* **Task data**:
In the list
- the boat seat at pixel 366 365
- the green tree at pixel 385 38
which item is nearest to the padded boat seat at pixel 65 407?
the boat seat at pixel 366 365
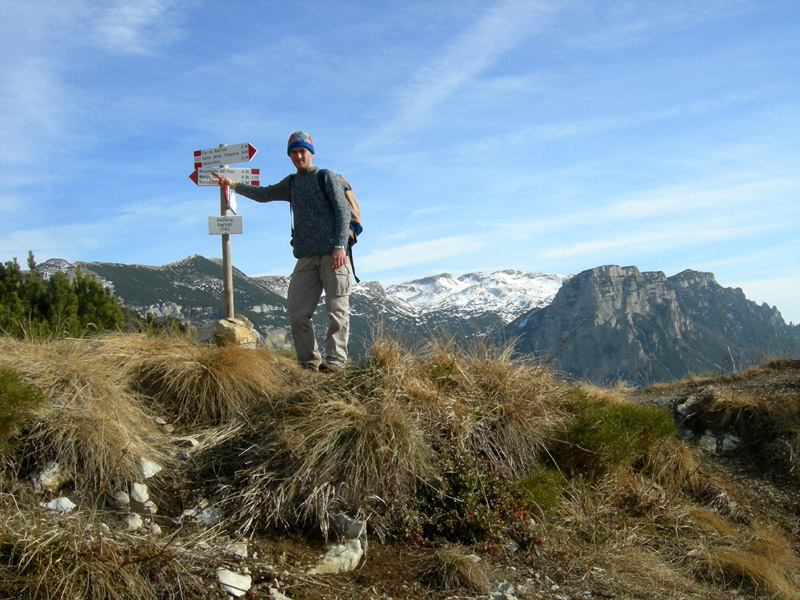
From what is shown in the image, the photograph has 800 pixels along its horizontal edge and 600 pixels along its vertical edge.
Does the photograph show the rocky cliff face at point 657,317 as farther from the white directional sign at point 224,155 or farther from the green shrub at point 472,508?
the green shrub at point 472,508

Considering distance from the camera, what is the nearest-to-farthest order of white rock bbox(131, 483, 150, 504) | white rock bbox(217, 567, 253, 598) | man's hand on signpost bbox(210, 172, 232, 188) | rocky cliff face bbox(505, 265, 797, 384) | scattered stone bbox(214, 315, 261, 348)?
white rock bbox(217, 567, 253, 598) → white rock bbox(131, 483, 150, 504) → scattered stone bbox(214, 315, 261, 348) → man's hand on signpost bbox(210, 172, 232, 188) → rocky cliff face bbox(505, 265, 797, 384)

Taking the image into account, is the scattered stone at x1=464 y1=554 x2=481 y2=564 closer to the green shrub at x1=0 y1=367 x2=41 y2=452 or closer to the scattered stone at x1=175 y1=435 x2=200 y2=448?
the scattered stone at x1=175 y1=435 x2=200 y2=448

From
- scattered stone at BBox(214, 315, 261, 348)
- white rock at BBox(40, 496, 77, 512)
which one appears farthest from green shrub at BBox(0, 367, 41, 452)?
scattered stone at BBox(214, 315, 261, 348)

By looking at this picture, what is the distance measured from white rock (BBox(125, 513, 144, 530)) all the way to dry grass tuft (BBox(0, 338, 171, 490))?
0.29m

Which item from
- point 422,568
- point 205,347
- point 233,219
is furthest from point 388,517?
point 233,219

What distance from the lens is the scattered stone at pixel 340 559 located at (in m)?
3.78

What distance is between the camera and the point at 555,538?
455 centimetres

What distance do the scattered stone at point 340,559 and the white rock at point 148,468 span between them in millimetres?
1501

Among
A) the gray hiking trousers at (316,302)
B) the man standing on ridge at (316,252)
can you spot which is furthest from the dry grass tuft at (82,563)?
the gray hiking trousers at (316,302)

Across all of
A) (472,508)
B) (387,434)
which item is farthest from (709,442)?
(387,434)

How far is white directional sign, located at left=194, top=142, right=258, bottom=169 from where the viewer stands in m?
7.70

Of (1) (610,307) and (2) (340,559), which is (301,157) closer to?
(2) (340,559)

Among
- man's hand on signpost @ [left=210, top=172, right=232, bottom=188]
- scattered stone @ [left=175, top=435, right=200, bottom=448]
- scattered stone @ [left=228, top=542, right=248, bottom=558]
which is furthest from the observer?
man's hand on signpost @ [left=210, top=172, right=232, bottom=188]

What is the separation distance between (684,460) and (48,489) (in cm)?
575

* **Goal of the exercise**: Can you copy the data exactly, everything from the line containing "Across all of" down to the end of the data?

* **Result of the exercise**:
Across all of
A) (472,508)
B) (387,434)
which item is farthest from (709,442)?
(387,434)

How far is white directional sign, located at left=194, top=142, right=258, bottom=169 from where the viewer stands in m?
7.70

Of (1) (610,307) and (2) (340,559), which is (301,157) closer to?
(2) (340,559)

Among
- man's hand on signpost @ [left=210, top=172, right=232, bottom=188]
- scattered stone @ [left=175, top=435, right=200, bottom=448]
- scattered stone @ [left=228, top=542, right=248, bottom=558]
which is furthest from the observer?
man's hand on signpost @ [left=210, top=172, right=232, bottom=188]

What is the separation distance between (684,460) and (48,489) (in cm)?
575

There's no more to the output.